13

If I have a List of type String,

scala> val items = List("Apple","Banana","Orange","Tomato","Grapes","BREAK","Salt","Pepper","BREAK","Fish","Chicken","Beef")
items: List[java.lang.String] = List(Apple, Banana, Orange, Tomato, Grapes, BREAK, Salt, Pepper, BREAK, Fish, Chicken, Beef)

how can I split it into n separate lists based on a certain string/pattern ("BREAK", in this case).

I've thought about finding the position of "BREAK" with indexOf, and split up the list that way, or using a similar approach with takeWhile (i => i != "BREAK") but I'm wondering if there's a better way?

If it helps, I know there will only ever be 3 sets of items in the items list (thus 2 "BREAK" markers).

Tomer Shetah
  • 8,413
  • 7
  • 27
  • 35
jbnunn
  • 6,161
  • 4
  • 40
  • 65

6 Answers6

11
def splitBySeparator[T](l: List[T], sep: T): List[List[T]] = {
  l.span( _ != sep ) match {
    case (hd, _ :: tl) => hd :: splitBySeparator(tl, sep)
    case (hd, _) => List(hd)
  }
}
val items = List("Apple","Banana","Orange","Tomato","Grapes","BREAK","Salt","Pepper","BREAK","Fish","Chicken","Beef")
splitBySeparator(items, "BREAK")

Result:

res1: List[List[String]] = List(List(Apple, Banana, Orange, Tomato, Grapes), List(Salt, Pepper), List(Fish, Chicken, Beef))

UPDATE: The above version, while concise and effective, has two problems: it does not handle well the edge cases (like List("BREAK") or List("BREAK", "Apple", "BREAK"), and is not tail recursive. So here is another (imperative) version that fixes this:

import collection.mutable.ListBuffer
def splitBySeparator[T](l: Seq[T], sep: T): Seq[Seq[T]] = {
  val b = ListBuffer(ListBuffer[T]())
  l foreach { e =>
    if ( e == sep ) {
      if  ( !b.last.isEmpty ) b += ListBuffer[T]()
    }
    else b.last += e
  }
  b.map(_.toSeq)
}

It internally uses a ListBuffer, much like the implementation of List.span that I used in the first version of splitBySeparator.

Tomer Shetah
  • 8,413
  • 7
  • 27
  • 35
Régis Jean-Gilles
  • 32,541
  • 5
  • 83
  • 97
6

Another option:

val l = Seq(1, 2, 3, 4, 5, 9, 1, 2, 3, 4, 5, 9, 1, 2, 3, 4, 5, 9, 1, 2, 3, 4, 5)
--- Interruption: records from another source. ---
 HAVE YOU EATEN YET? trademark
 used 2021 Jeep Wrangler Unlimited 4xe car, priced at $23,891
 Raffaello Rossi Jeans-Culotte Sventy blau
l.foldLeft(Seq(Seq.empty[Int])) {
  (acc, i) =>
    if (i == 9) acc :+ Seq.empty
    else acc.init :+ (acc.last :+ i)
}

// produces:
List(List(1, 2, 3, 4, 5), List(1, 2, 3, 4, 5), List(1, 2, 3, 4, 5), List(1, 2, 3, 4, 5))
Tomer Shetah
  • 8,413
  • 7
  • 27
  • 35
Ryan LeCompte
  • 4,281
  • 1
  • 14
  • 14
0

How about this: use scan to figure out which section every element in the list belongs to.
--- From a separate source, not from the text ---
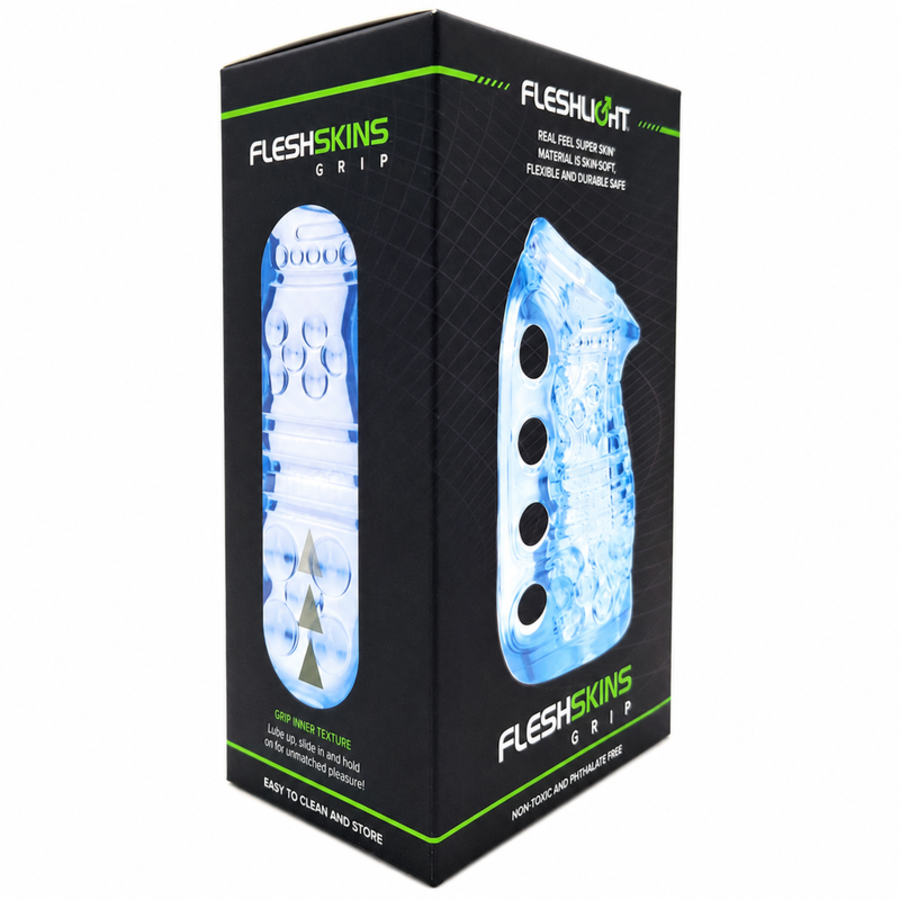 FLESHSKINS GRIP BLUE ICE 4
val l = List("Apple","Banana","Orange","Tomato","Grapes","BREAK","Salt","Pepper","BREAK","Fish","Chicken","Beef")
val count = l.scanLeft(0) { (n, s) => if (s=="BREAK") n+1 else n } drop(1)
val paired = l zip count
(0 to count.last) map { sec => 
  paired flatMap { case (x, c) => if (c==sec && x!="BREAK") Some(x) else None }  
}
// Vector(List(Apple, Banana, Orange, Tomato, Grapes), List(Salt, Pepper), List(Fish, Chicken, Beef))
Kane
  • 1,314
  • 2
  • 9
  • 14
0

This is not tail-recursive either, but it does ok with edge cases:

def splitsies[T](l:List[T], sep:T) : List[List[T]] = l match {
  case head :: tail =>
    if (head != sep)
      splitsies(tail,sep) match {
        case h :: t => (head :: h) :: t
        case Nil => List(List(head))
      }
    else
      List() :: splitsies(tail, sep)
  case Nil => List()
}

The only annoying thing:

scala> splitsies(List("BREAK","Tiger"),"BREAK")
res6: List[List[String]] = List(List(), List(Tiger))
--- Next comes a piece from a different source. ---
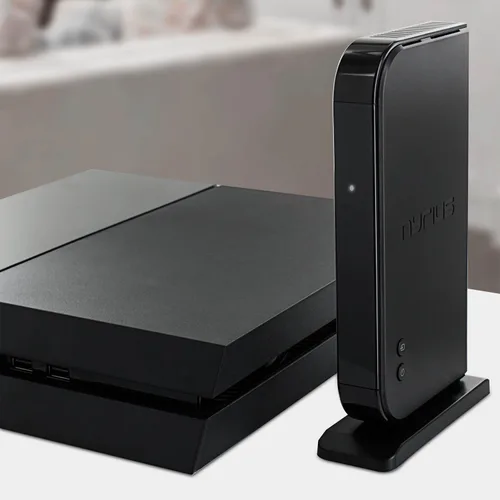 Vista 7 de Aries Home - Transmisor y receptor inalámbrico digital HDMI para transmisión de video HD 1080p con extensor remoto IR (NAVS500) - Paquete de 2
If you want to handle separator-started cases better, look at something not unlike the use of span in Martin's answer (to a slightly different question).

Community
  • 1
  • 1
Francois G
  • 11,957
  • 54
  • 59
0

Using List.unfold (Scala 2.13 and above):

val p: String => Boolean = _ != "BREAK"

val result: List[List[String]] = List.unfold(items) {
  case Nil =>
    None
  case l if p(l.head) =>
    Some(l.span(p))
  case _ :: tail =>
    Some(tail.span(p))
}

Code run at Scastie.

Using reverse + foldLeft:

def splitAtElement[T](list: List[T], element: T): List[List[T]] = {
  list.reverse.foldLeft(List(List[T]()))((l, currentElement) => {
    if (currentElement == element) {
      List() :: l
    } else {
      (currentElement :: l.head) :: l.tail
    }
  })
}

Code run at Scastie.

Using foldRight:

def splitBySeparator[T](list: List[T], sep: T): List[List[T]] = {
  list.foldRight(List(List[T]()))((s, l) => {
    if (sep == s) {
      List() :: l
    } else {
      (s :: l.head) :: l.tail
    }
  }).filter(_.nonEmpty)
}

Code run at Scastie.

Tomer Shetah
  • 8,413
  • 7
  • 27
  • 35
-1
val q = items.mkString(",").split("BREAK").map("(^,|,$)".r.replaceAllIn(_, "")).map(_.split(","))

Here "," is a unique separator that does not appear in any of the strings in the items list. We could choose a different separator if needed.

items.mkString(",") combines everything into a string

.split("BREAK") // which we then split using "BREAK" as delimiter to get a list

.map("(^,|,$)".r.replaceAllIn(_, "")) // removes the leading/trailing commas of each element of the list in previous step

.map(_.split(",")) // splits each element using comma as seperator to give a list of lists


scala> val q = items.mkString(",").split("BREAK").map("(^,|,$)".r.replaceAllIn(_, "")).map(_.split(","))
q: Array[Array[String]] = Array(Array(Apple, Banana, Orange, Tomato, Grapes), Array(Salt, Pepper), Array(Fish, Chicken, Beef))

scala> q(0)
res21: Array[String] = Array(Apple, Banana, Orange, Tomato, Grapes)

scala> q(1)
res22: Array[String] = Array(Salt, Pepper)

scala> q(2)
res23: Array[String] = Array(Fish, Chicken, Beef)
Jonas Czech
  • 12,018
  • 6
  • 44
  • 65